=== YOUR OBJECTIVE ===
Rewrite the part of the appeal excerpt below that begins at the words "This court reviews" and stops after "(5th Cir. 2005).", changing "de novo" to "for abuse of discretion".

=== ARTICLE ===
White filed written objections to the PSR, arguing that he was not subject to the "armed career criminal" enhancement, as his two prior drug convictions should be considered a single offense. White also argued that the district court could not make any findings regarding his prior convictions without violating his Sixth Amendment rights. At White's sentencing hearing, the district court overruled these objections and sentenced White to 180 months imprisonment, plus three years of supervised release. White then brought this timely appeal.
This court reviews the district court's interpretation and application of the Sentencing Guidelines de novo. United States v. Montgomery, 402 F.3d 482, 485 (5th Cir. 2005).
The Armed Career Criminal Act ("ACCA"), 18 U.S.C. § 924(e), imposes a mandatory fifteen-year sentence on a felon who has been convicted of the unlawful possession of a firearm, and who has three previous convictions for a "violent felony" or a "serious drug offense." In the instant case, White's sentence was enhanced due to three prior convictions: a 1988 conviction for aggravated battery, and two 1989 convictions for distribution of marijuana and distribution of cocaine. White does not suggest that his crimes were not "violent felonies" or "serious drug offenses" for the purposes of § 924(e). Instead, he argues that his two prior drug convictions should be treated as a single "serious drug offense" for the purposes of § 924(e).

=== INFORMATION SHOWN ===
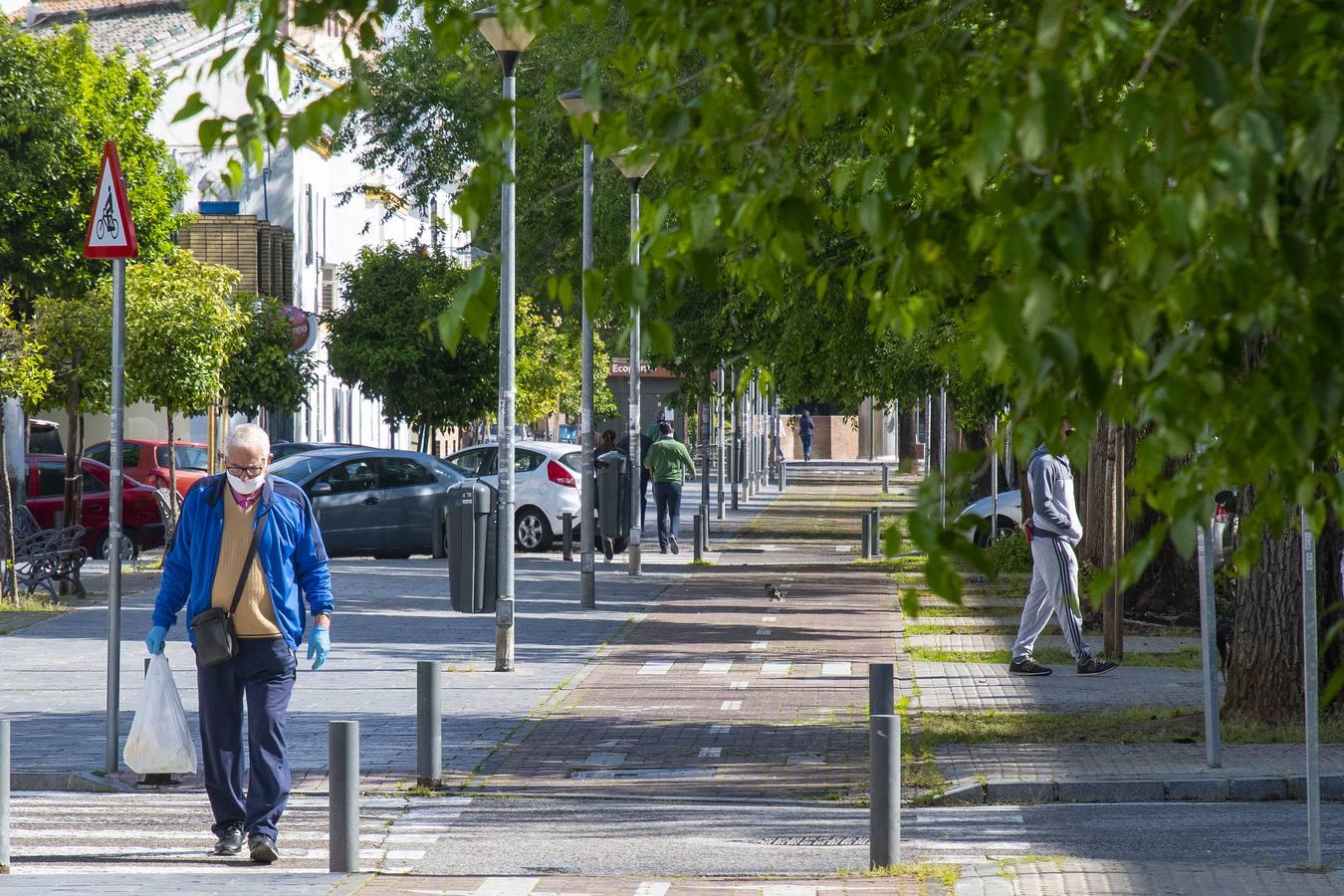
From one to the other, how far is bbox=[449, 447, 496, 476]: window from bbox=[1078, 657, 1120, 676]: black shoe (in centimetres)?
1596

=== OUTPUT BELOW ===
This court reviews the district court's interpretation and application of the Sentencing Guidelines for abuse of discretion. United States v. Montgomery, 402 F.3d 482, 485 (5th Cir. 2005).